— Отрывок —
##########

И дело Розена затянулось на несколько месяцев и кончилось осуждением, и он был сослан. Но по мере того как дело его принимало все более и более тяжелый для него оборот (из Петербурга приехала и его жена, врач, для которой я выхлопотал свидание с мужем и которая усиленно настаивала на невинности мужа), Лежава, постепенно все поднимавший голову и приобретавший все более самоуверенный, доходивший по временам до наглости тон, все более от него открещивался, всеми мерами стараясь отделаться и от его впавшей в несчастье жены…
Исчезла та приторность, с которой он первое время обращался ко мне, и он стал говорить со мной все с большей и большей развязностью. Использовав тот толчок, который я дал ему, когда он и Центросекция находились в загоне, он стал все увереннее и увереннее плавать в мутном море советских сфер, всюду заискивая, где это было нужно. Выяснив, что я в кремлевских сферах не в фаворе, он еще более усилил свою небрежность в обращении со мной. Делал вовремя пресеченные Красиным и мной попытки наговаривать нам друг на друга. И постепенно становился на ноги. Под моим и Красина влиянием сам Ленин стал менять свое отношение к кооперативным обществам (в то время начались уже мирные переговоры с Эстонией и начала намечаться новая роль, которую смогут играть кооперативы). Наконец, Лежава был призван «самим Ильичем», поручившим ему заняться делом объединения всех кооперативных обществ в одну организацию… Я его видел вскоре после этого «отличия». Он явился ко мне ликующий. Небрежно сообщил мне о свидании и поручении «самого Ильича», часто употреблял выражение «мы с Лениным»… На мой вопрос о Розене он тоном настоящего Ивана Непомнящего, пожимая плечами, сказал мне:
— Розена?.. Ах, да, этого… Ну, это грязное дело… просто воровство… Оно меня мало интересует — ведь я знал Розена только как служащего…
И отделавшись этим великолепным моральным пируэтом от своего старого друга, он стал рассказывать мне о своей работе по объединению кооперативов… Его старания увенчались успехом, все кооперативы объединились под названием Центросоюза, и, поддержанный «самим Лениным», он стал председателем его совета, в который было введено немало коммунистов… Впрочем, и сам Лежава поторопился расстаться с угнетенными и легко и просто перешел в партию «торжествующих» и стал коммунистом. Вскоре туда же перешел и его друг и приятель Л. М. Хинчук… И теперь Лежава уже поднялся на высокую ступень и, забыв о моей скромной приемной, где, как я выше упоминал, он дежурил часами, стал проводить целые дни в ожидальной комнате у Ленина… А Ленин очень это любил. И этим пользовались люди, добивавшиеся его милости. Так, например, Ганецкий (Фюрстенберг), известный своей деятельностью во время войны как поддужный Парвуса, впав в немилость, провел в ожидальной у Ленина несколько дней, добился своей преданностью свиданья и получил и прощение, и высокое назначение (полпредом в Ригу)…
Постепенно Лежава стал персоной. Вид у него становился все более солидный, искательство стало исчезать. Впрочем, до поры до времени он и в отношении меня нет-нет да и прибегал к искательному тону: ему была известна моя старинная дружба с Красиным… Таким образом этот тип и дошел «до степеней известных». Но об этом дальше.

##########

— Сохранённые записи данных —
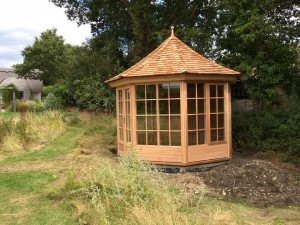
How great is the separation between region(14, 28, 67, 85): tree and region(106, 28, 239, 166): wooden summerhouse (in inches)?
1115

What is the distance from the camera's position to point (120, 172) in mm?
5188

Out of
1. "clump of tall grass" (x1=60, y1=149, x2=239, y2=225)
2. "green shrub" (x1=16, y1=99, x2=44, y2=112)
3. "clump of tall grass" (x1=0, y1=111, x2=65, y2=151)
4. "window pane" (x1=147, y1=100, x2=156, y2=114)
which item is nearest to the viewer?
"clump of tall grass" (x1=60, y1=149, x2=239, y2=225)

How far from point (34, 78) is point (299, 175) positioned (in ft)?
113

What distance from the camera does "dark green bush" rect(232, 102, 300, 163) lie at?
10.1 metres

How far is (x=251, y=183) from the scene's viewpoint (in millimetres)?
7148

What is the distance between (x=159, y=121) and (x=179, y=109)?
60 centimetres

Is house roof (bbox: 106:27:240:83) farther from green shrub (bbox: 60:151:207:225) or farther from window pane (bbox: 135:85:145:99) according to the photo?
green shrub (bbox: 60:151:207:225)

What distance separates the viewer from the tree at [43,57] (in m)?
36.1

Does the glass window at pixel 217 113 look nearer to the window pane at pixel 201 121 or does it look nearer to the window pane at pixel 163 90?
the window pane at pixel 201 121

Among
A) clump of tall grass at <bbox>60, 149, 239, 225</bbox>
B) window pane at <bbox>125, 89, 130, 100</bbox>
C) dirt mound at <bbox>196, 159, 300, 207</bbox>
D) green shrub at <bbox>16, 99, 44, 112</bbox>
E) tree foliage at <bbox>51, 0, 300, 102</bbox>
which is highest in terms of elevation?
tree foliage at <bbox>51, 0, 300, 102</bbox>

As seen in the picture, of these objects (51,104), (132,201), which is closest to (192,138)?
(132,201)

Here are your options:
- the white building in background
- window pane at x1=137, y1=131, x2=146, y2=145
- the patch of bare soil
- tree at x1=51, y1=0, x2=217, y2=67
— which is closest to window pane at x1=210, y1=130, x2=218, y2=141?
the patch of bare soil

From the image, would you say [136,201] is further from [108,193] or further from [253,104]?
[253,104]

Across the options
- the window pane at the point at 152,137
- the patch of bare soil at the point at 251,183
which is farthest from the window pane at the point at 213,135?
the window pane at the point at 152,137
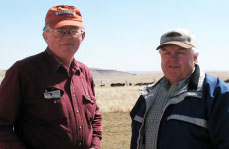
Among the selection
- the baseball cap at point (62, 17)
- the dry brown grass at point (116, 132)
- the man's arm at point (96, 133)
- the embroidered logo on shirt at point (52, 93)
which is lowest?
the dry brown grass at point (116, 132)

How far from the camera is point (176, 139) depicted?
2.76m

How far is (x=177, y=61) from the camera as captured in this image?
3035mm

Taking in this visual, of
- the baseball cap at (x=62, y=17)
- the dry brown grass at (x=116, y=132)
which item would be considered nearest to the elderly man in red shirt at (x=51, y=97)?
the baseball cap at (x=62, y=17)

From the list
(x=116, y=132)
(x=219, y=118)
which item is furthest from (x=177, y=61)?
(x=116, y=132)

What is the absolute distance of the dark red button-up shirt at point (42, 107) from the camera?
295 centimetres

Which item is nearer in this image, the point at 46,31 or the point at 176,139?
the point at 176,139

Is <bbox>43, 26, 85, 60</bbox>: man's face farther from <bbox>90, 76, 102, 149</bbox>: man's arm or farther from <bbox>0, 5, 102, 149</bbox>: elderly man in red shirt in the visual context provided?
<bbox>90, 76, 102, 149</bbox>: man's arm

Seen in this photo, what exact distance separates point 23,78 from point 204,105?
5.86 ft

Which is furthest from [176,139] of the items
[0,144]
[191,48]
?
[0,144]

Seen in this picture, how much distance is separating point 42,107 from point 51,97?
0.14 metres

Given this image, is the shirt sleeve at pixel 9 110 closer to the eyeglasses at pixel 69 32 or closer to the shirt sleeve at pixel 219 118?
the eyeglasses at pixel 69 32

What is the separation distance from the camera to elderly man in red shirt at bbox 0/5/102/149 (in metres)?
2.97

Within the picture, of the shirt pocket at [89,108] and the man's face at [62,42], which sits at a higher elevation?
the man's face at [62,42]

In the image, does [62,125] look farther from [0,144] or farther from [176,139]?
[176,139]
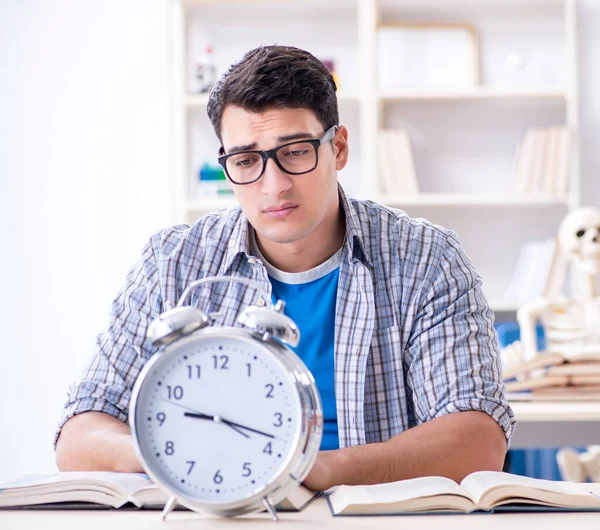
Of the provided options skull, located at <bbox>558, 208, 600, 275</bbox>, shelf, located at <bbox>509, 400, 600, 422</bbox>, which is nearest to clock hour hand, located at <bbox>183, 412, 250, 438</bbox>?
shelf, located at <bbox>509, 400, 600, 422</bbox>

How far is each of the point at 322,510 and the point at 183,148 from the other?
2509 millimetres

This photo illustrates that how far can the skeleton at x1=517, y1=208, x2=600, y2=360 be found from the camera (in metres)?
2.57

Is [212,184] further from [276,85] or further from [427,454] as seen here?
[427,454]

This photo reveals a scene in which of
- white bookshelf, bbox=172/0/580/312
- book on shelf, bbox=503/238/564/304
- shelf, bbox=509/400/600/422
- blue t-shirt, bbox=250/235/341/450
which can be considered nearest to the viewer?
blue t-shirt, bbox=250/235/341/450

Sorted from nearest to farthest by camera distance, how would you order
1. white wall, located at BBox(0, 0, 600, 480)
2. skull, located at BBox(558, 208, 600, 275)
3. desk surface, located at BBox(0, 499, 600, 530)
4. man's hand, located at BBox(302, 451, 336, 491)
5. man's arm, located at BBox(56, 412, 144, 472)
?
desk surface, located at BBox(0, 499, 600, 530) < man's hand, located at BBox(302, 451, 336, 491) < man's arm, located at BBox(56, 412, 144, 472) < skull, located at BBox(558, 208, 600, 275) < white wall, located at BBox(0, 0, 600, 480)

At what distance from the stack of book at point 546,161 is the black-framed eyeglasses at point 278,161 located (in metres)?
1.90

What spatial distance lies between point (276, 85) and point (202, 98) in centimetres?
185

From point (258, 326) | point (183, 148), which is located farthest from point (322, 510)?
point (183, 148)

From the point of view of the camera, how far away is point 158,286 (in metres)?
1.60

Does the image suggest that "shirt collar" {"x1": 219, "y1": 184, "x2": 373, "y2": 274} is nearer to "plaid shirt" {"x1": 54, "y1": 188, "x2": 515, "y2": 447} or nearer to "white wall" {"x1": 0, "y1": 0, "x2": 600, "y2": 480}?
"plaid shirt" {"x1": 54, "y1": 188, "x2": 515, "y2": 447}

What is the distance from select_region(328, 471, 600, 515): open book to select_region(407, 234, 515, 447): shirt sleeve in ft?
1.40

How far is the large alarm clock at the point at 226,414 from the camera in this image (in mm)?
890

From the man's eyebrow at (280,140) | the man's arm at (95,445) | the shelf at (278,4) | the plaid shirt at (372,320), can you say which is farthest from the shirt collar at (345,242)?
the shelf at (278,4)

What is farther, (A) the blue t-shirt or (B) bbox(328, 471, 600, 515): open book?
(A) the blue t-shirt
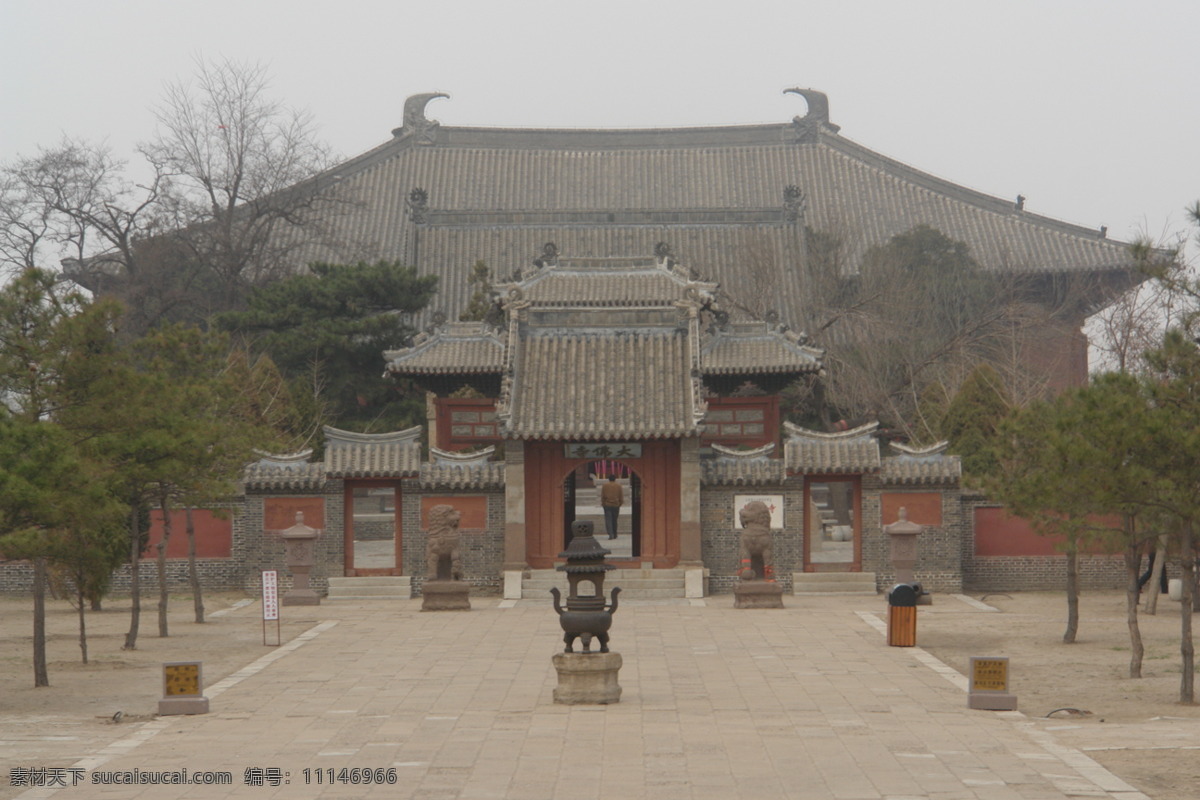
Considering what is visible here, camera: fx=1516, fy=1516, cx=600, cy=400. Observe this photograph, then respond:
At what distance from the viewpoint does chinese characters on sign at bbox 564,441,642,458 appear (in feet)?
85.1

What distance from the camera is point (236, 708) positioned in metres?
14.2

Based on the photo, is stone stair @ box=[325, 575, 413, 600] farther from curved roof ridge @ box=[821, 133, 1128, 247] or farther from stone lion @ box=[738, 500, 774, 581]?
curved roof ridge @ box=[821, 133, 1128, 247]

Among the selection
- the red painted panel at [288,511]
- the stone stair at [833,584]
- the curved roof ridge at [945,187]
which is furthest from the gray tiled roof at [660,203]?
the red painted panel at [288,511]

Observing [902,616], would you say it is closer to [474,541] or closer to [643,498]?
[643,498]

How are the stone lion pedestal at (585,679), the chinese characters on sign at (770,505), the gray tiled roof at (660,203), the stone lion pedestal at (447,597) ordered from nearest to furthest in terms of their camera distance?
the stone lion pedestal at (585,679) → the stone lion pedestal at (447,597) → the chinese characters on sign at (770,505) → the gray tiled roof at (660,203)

##########

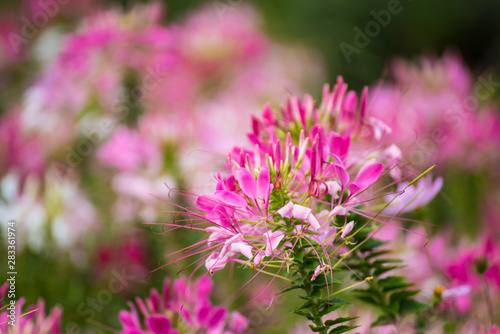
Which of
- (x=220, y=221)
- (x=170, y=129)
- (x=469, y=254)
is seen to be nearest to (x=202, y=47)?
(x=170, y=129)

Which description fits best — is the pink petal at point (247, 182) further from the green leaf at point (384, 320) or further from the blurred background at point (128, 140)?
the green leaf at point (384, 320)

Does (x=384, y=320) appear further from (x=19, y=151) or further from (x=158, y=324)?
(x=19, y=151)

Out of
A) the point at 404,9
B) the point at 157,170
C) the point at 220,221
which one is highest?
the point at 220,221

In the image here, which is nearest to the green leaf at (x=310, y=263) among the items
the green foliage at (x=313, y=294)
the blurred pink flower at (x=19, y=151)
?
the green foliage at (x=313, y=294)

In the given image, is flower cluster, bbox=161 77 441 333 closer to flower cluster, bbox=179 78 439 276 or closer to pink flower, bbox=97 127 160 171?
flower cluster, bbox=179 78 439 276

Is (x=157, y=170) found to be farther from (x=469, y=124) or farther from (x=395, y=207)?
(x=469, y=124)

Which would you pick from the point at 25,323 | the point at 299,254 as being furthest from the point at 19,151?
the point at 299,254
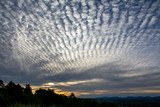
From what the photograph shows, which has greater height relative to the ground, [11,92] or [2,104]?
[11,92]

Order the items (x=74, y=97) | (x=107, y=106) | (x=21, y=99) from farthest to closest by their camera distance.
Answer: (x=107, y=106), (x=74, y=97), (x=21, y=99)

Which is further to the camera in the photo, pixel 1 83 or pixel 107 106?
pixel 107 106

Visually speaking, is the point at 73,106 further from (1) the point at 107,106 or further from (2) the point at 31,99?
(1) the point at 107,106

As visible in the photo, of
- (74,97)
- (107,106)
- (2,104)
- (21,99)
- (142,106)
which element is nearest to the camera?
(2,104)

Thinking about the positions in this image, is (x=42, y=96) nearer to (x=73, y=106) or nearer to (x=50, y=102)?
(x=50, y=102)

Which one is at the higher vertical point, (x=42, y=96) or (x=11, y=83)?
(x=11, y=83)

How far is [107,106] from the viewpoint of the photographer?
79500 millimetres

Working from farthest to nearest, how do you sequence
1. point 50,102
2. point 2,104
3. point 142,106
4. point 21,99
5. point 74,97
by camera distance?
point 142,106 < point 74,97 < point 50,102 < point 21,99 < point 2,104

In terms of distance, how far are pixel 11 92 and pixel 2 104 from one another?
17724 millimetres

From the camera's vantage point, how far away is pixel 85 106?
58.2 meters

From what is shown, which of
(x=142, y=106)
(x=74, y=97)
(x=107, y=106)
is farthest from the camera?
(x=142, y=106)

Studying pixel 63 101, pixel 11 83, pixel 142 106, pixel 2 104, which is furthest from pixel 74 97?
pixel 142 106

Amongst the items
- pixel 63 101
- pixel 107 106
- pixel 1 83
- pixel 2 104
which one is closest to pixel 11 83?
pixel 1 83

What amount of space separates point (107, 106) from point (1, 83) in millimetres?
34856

##########

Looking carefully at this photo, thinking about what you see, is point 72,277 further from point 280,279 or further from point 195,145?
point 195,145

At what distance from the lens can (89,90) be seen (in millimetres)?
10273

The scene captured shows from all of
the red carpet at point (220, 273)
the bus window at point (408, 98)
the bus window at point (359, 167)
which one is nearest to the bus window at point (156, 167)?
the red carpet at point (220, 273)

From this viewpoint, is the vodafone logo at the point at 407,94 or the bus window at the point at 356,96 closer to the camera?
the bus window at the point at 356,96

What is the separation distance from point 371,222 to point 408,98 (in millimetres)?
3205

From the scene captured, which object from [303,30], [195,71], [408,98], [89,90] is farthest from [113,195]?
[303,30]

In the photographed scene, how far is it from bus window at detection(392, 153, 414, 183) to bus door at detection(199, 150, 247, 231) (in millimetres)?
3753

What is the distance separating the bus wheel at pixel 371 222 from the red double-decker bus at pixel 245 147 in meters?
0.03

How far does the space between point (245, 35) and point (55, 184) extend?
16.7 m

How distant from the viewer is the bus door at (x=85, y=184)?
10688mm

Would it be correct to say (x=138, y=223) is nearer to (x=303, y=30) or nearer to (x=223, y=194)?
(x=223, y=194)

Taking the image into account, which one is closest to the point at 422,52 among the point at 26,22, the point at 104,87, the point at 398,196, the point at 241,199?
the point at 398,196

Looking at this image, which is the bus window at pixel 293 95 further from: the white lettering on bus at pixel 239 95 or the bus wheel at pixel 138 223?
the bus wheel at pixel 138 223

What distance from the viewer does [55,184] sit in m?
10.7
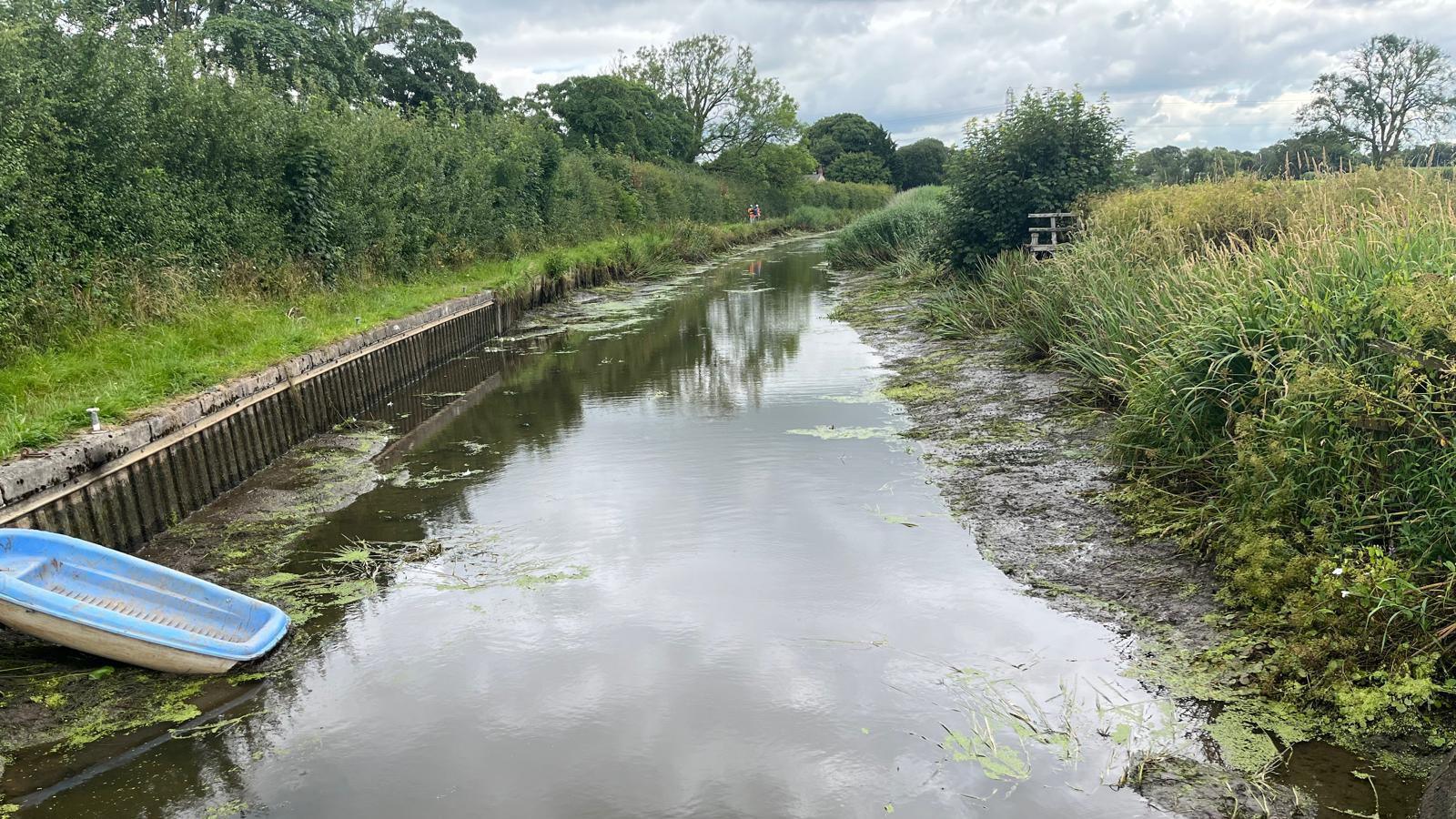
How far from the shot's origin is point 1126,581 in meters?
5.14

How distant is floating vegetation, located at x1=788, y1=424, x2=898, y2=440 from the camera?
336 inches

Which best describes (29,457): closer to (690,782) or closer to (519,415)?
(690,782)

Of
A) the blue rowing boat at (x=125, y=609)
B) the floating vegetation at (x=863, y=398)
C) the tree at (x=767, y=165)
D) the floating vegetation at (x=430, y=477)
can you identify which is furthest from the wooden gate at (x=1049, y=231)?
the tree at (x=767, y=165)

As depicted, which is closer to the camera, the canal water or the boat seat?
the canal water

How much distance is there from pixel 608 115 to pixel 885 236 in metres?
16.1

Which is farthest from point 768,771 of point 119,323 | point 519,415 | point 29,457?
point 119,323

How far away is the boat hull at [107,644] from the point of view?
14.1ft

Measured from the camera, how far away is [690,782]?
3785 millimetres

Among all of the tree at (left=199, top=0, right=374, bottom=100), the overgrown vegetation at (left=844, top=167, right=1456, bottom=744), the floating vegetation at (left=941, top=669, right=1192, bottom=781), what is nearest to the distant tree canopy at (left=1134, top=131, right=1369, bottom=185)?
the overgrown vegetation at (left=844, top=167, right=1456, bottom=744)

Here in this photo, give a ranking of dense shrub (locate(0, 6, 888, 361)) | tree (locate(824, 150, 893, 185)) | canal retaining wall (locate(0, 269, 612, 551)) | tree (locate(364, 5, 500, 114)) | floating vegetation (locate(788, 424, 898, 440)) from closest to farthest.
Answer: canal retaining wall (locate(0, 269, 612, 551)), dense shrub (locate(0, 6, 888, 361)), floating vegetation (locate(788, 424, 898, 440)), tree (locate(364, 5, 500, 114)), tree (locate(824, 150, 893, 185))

##########

— Что сделать —
Объясните по отрывку о Лежаве, почему он даже после того, как стал персоной, время от времени говорил с рассказчиком искательным тоном.

— Ответ —
Лежаве была известна старинная дружба рассказчика с Красиным.